▶ PAGE TEXT
>>
An Introduction to Probabilistic Record Linkage with a Focus on Linkage Processing for WTC Registries
Abstract
:1. Introduction
2. Data Combining Methods
3. Historical Context
4. Methodologies
4.1. Fellegi-Sunter Model
4.2. Machine Learning
4.3. Bayesian Record Linkage Techniques
4.4. Open Research Questions
5. Practical Considerations
5.1. Data Cleaning and Standardization
5.2. Missing Data
5.3. Error Measurement
5.4. Software
5.5. Data Sharing
- Data format. If different organizations use different data management systems, direct transmission of files without conversion into a commonly accepted format will cause issues. As mentioned before, most statistical and/or record linkage software can accept a comma delimited file as input.
- Data description. A separate file describing the data should be included; information about a dataset is typically called the “metadata”. Metadata includes information on how the data were collected, a definition and value range for each variable in the dataset, and any restrictions on the data usage.
- Confidentiality agreement. All employees that will have access to the shared data should agree, preferably through signing a contract with the organization providing the data, to maintain the confidentiality of the data.
- Length of time data are available. If the data are only being shared for a limited time period, the parameters for that time period should be outlined prior to data transmission. In addition, requirements for the “disposal” of the data once the time period is over should be agreed upon in advance.
- Institutional Review Board (IRB) requirements. In some cases, IRBs have determined that record linkage does not fall under human subjects protections; in other cases, IRBs have regulated record linkage projects. Any IRB restrictions that are already in place regarding the data to be shared must be understood by all parties engaging in the record linkage process.
<<
▶ MATERIAL SUPPLIED
>>
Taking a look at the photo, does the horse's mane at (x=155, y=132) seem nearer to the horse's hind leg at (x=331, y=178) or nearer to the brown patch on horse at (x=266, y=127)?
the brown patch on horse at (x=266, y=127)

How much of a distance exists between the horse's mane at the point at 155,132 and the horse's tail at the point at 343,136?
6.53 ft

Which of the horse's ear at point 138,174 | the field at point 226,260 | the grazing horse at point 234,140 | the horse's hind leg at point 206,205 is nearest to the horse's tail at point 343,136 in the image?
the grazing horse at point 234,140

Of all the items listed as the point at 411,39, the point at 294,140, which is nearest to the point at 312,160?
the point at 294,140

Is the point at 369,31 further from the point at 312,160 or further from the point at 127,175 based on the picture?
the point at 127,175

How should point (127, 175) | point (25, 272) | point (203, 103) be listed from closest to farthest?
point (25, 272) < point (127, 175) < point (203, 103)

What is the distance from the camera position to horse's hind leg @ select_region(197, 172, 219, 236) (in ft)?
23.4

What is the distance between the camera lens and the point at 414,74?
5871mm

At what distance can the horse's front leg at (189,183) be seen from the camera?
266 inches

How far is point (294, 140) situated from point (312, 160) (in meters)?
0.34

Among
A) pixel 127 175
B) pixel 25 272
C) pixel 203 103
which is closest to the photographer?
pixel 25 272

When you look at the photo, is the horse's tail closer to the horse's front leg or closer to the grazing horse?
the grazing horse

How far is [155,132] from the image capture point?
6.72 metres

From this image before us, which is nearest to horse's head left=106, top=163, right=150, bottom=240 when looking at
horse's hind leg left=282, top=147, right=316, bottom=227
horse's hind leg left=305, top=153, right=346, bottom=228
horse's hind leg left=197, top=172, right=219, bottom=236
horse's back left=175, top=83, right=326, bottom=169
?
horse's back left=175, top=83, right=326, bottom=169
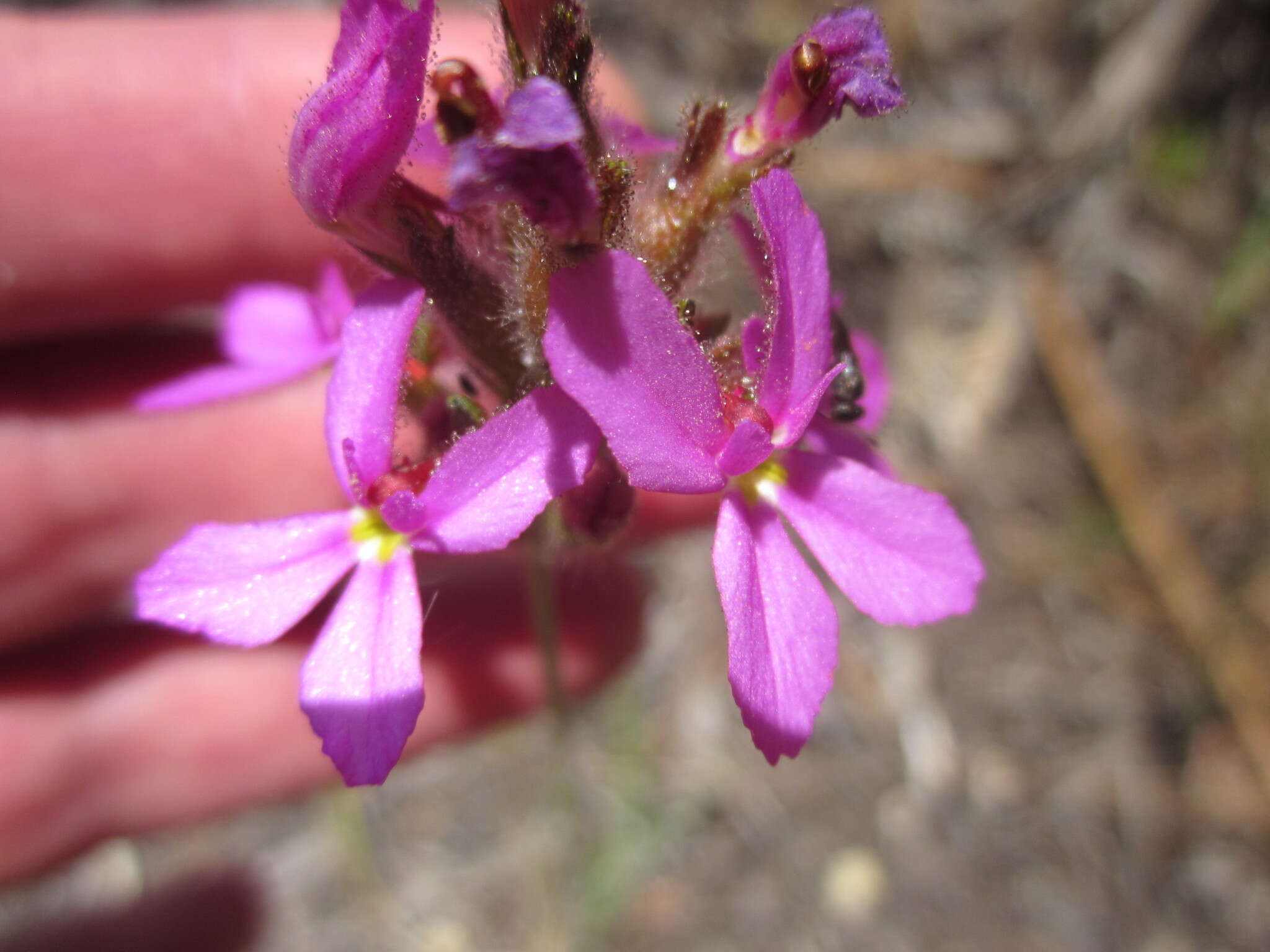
<<
▶ TASK REQUIREMENTS
• A. Duplicate the records from the line containing "How far is point" through the end of the records, omitting the picture.
• B. Write the next part of the record linkage page, picking up after its final sentence.
The record linkage text and the records come from unrelated sources.

▶ EXERCISE ANSWERS
• A.
How far is point (294, 140) situated from point (312, 160) (in meters)?
0.34

Among
A) pixel 127 175
B) pixel 25 272
C) pixel 203 103
which is closest to the photographer?
pixel 25 272

When you look at the photo, is the horse's tail closer to the horse's front leg or closer to the grazing horse?
the grazing horse

How far is [155,132] from the image capture point?
6.72 metres

From this image before us, which is nearest to horse's head left=106, top=163, right=150, bottom=240 when looking at
horse's hind leg left=282, top=147, right=316, bottom=227
horse's hind leg left=305, top=153, right=346, bottom=228
horse's hind leg left=197, top=172, right=219, bottom=236
horse's back left=175, top=83, right=326, bottom=169
?
horse's back left=175, top=83, right=326, bottom=169

• B.
- Health Insurance Portability and Accountability Act (HIPAA) requirements. In some cases, IRBs have required that informed consent be obtained from the individuals whose data will be used in the record linkage process. If data are being transferred between organizations, a new informed consent agreement might be required.
- Secure transmission of data. The protocol for data transmission should be agreed upon in advance and should have appropriate security protocols. Record linkage projects sometimes have stringent security requirements. For example, sensitive de-identified datasets sometimes require researchers to use a computer within a secured data center, separate from the Internet.
5.6. Documentation of Record Linkage Processes
- The names of the individuals that complete the record linkage project.
- The purpose of the record linkage project; for what analysis will the linked data be used?
- The precedents of the record linkage project, if part of a longitudinal study, and where the documentation for previous iterations of the project can be found. Please note that even when record linkages are to be repeated at different time points with new data, each linkage should still have its own documentation.
- The metadata for each file to be linked, including:
- The names, file positions, and descriptions of the variables;
- The data collection process for the dataset;
- The organizational source (in house or outside organization) for the dataset;
- The date of acquisition of the dataset;
- The contact information for the person from which the dataset was obtained; and
- Any rules regarding the use and disposal of the dataset.
- The software that is used for the linkage.
- The methodology for the linkage, including:
- How many passes are performed when linking the data;
- If blocking is used, which variables are used as blocking factors during which passes;
- If parameters are set ahead of the process—for example, if prior values for m and u probabilities are required—what values are used for each pass.
- Any information as to how linked pairs, non-linked pairs and possible linked pairs are determined. For a standard Fellegi-Sunter process, this information includes the range of match weights for each of these groups; for a machine learning unsupervised clustering process, this information includes the mean value for each of these groups and the range of distances that determine which pairs are clustered into which groups.
- Some measurements of the error rate in the linkage process; ideally, these include a false-positive and false-negative rate.
- A definition for any new variables created during the linkage process.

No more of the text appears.